• **Exercise description**:
The required output is the line containing "What distance lies" through the final line of the material below, printed exactly, with no other lines.

• **Information supplied**:
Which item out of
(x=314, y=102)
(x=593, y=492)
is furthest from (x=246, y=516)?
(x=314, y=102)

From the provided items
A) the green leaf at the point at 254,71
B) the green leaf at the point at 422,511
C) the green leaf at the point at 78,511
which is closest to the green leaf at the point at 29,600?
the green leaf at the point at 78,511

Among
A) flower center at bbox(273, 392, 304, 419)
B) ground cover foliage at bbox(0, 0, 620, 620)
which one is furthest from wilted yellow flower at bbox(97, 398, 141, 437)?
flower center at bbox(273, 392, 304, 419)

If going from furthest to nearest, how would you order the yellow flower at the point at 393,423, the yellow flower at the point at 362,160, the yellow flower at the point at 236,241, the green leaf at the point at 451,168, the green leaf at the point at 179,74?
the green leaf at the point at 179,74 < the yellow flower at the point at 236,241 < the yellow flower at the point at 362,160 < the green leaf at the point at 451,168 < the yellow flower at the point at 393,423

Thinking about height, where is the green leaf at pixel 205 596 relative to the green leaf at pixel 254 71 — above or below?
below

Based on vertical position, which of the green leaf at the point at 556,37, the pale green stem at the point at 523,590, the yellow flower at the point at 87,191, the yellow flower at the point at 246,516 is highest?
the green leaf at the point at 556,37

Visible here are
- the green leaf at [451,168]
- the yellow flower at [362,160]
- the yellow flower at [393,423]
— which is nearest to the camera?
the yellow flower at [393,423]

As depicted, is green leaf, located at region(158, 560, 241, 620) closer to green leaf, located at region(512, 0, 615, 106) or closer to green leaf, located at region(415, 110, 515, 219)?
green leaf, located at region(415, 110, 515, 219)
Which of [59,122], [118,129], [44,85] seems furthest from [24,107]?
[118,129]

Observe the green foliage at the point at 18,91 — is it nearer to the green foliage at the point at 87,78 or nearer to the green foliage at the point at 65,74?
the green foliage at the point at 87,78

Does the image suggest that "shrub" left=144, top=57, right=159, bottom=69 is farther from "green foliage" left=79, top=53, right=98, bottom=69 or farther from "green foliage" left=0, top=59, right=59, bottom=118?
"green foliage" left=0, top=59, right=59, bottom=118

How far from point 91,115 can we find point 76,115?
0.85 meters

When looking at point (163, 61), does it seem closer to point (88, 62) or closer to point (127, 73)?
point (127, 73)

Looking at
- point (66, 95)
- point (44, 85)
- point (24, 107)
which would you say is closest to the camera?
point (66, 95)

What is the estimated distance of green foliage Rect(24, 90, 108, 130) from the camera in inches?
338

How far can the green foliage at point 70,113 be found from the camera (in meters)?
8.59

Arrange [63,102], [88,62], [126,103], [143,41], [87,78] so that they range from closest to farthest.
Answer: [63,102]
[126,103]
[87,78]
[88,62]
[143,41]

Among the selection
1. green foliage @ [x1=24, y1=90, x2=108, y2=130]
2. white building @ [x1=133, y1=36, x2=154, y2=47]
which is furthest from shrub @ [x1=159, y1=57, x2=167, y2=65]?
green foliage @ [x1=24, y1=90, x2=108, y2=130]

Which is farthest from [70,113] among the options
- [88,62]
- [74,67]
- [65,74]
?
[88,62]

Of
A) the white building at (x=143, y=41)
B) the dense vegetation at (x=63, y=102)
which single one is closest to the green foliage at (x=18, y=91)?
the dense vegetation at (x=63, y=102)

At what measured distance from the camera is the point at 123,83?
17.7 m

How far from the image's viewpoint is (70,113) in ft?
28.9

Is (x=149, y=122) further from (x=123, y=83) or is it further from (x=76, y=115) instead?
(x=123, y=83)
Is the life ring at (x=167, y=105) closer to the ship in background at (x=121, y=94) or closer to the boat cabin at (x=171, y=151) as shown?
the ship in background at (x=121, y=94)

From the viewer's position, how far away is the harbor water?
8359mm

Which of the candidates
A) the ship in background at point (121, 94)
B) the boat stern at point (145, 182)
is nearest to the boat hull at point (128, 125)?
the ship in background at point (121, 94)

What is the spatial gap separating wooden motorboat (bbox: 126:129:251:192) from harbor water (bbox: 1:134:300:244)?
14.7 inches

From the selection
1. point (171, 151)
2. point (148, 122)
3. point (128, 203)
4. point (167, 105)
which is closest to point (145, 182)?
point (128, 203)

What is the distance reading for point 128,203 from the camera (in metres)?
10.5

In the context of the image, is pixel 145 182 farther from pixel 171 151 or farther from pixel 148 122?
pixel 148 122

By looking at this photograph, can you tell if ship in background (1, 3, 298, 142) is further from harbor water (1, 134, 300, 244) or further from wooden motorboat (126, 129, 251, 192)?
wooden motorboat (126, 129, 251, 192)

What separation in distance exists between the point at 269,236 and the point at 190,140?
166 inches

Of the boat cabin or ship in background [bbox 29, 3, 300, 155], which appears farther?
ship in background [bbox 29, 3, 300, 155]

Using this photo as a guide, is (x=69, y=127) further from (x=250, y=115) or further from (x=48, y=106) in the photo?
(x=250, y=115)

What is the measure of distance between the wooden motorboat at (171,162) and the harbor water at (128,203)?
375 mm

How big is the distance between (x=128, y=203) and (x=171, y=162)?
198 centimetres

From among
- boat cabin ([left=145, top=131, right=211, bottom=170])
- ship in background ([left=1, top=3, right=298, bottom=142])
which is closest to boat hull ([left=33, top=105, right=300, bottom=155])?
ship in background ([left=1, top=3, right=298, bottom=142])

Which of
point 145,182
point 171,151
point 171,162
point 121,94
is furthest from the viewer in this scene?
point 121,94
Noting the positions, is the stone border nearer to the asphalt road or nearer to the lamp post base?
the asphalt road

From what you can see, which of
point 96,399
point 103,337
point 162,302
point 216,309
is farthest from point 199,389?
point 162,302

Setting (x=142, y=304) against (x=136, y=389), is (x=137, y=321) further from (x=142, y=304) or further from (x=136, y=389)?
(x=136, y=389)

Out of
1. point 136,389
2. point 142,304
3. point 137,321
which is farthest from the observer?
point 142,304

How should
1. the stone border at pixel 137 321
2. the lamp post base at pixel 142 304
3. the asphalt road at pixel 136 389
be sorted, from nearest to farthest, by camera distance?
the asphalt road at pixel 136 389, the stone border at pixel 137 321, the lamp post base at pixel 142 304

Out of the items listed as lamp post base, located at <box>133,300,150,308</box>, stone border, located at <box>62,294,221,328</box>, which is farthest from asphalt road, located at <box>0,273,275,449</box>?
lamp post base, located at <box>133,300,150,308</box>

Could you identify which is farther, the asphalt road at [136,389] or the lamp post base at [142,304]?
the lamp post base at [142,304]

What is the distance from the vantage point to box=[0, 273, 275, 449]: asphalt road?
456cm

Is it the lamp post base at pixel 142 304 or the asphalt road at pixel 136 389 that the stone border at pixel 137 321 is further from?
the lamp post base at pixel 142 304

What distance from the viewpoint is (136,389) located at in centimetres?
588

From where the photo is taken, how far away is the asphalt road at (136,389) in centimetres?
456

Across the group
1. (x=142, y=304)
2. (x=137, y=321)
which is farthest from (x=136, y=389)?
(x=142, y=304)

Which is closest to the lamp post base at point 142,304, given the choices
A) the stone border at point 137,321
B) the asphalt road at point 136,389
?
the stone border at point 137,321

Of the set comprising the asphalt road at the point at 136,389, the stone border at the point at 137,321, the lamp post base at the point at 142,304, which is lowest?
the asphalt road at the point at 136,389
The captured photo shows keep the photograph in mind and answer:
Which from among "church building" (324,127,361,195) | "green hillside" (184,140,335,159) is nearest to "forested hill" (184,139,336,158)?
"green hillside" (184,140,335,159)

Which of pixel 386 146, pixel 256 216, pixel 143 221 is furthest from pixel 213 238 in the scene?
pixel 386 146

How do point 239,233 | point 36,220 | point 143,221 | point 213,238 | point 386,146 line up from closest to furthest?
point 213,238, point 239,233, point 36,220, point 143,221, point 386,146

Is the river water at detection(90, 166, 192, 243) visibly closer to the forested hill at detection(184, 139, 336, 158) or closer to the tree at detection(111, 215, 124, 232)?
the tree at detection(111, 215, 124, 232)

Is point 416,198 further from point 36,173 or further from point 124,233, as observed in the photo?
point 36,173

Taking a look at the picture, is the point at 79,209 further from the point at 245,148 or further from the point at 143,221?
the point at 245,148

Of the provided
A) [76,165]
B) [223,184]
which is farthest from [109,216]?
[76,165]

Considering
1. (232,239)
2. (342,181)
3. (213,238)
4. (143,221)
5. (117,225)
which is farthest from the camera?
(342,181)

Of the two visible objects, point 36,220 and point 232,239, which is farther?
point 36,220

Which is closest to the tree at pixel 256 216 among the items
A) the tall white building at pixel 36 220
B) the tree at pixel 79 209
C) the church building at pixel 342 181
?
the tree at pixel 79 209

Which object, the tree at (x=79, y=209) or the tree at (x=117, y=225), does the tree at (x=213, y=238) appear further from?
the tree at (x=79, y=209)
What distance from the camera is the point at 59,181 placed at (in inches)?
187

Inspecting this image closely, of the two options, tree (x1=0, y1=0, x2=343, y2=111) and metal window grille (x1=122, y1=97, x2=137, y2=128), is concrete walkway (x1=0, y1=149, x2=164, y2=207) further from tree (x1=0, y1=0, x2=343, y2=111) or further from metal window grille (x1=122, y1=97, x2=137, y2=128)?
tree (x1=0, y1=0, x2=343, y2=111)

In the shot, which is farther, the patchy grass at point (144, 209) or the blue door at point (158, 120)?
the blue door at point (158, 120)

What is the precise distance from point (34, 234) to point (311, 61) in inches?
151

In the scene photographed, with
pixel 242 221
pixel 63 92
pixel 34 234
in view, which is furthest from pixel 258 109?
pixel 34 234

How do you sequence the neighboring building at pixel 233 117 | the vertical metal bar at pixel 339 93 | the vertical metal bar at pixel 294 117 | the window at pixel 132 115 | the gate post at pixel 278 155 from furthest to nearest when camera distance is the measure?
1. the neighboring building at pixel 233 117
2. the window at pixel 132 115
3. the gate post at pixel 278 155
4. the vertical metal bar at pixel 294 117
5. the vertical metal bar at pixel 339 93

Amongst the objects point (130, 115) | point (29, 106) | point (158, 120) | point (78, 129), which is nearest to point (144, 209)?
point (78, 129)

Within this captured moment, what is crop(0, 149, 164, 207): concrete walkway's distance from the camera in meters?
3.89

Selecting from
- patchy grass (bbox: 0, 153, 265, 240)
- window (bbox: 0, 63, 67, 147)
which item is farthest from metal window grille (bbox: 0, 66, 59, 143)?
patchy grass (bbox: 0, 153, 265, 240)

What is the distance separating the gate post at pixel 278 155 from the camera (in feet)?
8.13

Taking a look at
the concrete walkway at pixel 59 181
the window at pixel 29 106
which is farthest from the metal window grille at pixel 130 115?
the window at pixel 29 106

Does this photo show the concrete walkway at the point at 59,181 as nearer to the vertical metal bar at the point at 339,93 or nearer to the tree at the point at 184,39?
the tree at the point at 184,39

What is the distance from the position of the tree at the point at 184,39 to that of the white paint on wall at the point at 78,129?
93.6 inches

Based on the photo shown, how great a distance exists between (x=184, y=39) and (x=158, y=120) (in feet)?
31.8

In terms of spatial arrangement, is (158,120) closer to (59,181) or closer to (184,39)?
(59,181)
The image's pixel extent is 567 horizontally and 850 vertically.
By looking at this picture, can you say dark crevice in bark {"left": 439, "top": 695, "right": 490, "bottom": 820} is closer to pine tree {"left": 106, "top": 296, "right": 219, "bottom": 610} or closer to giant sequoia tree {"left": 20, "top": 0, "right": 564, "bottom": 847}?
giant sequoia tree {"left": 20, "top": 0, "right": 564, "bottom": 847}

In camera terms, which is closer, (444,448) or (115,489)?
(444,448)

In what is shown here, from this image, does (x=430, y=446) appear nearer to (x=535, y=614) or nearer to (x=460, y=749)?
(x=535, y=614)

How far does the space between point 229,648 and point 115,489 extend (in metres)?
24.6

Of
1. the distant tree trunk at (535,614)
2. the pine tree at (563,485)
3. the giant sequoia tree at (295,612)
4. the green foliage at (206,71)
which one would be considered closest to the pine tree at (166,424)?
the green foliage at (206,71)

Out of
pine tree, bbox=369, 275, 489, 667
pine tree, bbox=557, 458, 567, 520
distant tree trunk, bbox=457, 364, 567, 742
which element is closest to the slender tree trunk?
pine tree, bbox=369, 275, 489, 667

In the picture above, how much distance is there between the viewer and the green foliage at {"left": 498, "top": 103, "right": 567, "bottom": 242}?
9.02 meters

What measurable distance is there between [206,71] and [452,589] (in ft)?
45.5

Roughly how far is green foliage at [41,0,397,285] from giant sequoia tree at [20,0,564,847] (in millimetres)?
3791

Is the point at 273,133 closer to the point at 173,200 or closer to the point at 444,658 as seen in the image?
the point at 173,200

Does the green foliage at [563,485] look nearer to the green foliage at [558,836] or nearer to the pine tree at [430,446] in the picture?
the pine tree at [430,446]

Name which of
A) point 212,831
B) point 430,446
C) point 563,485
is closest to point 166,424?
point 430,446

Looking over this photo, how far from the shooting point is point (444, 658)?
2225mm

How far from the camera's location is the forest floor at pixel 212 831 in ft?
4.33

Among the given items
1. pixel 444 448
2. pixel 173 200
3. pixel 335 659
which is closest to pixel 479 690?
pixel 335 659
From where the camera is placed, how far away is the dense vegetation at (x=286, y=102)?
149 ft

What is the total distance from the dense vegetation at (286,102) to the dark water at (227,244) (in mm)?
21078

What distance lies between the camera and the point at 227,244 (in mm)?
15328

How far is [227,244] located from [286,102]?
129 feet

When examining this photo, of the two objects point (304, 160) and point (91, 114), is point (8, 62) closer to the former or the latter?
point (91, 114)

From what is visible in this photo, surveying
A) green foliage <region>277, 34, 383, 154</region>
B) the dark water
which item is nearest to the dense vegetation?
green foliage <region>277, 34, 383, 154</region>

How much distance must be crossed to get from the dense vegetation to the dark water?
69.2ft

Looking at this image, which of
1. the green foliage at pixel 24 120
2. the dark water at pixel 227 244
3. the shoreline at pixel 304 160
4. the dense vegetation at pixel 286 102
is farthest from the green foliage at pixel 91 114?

• **Answer to this exercise**:
What distance lies between the camera and the point at 227,244 (in mm)?
15328

How far is [227,244] located from [286,102]?
129 feet

When examining this photo, of the two objects point (304, 160) and point (91, 114), is point (8, 62) closer to the former or the latter?
point (91, 114)

From what is visible in this photo, surveying
A) green foliage <region>277, 34, 383, 154</region>
B) the dark water
which item is nearest to the dense vegetation?
green foliage <region>277, 34, 383, 154</region>

How much distance must be crossed to get from the dense vegetation to the dark water?
69.2ft

Looking at this image, which of
1. the green foliage at pixel 24 120
2. the dark water at pixel 227 244
3. the shoreline at pixel 304 160
4. the dense vegetation at pixel 286 102
is farthest from the green foliage at pixel 91 114?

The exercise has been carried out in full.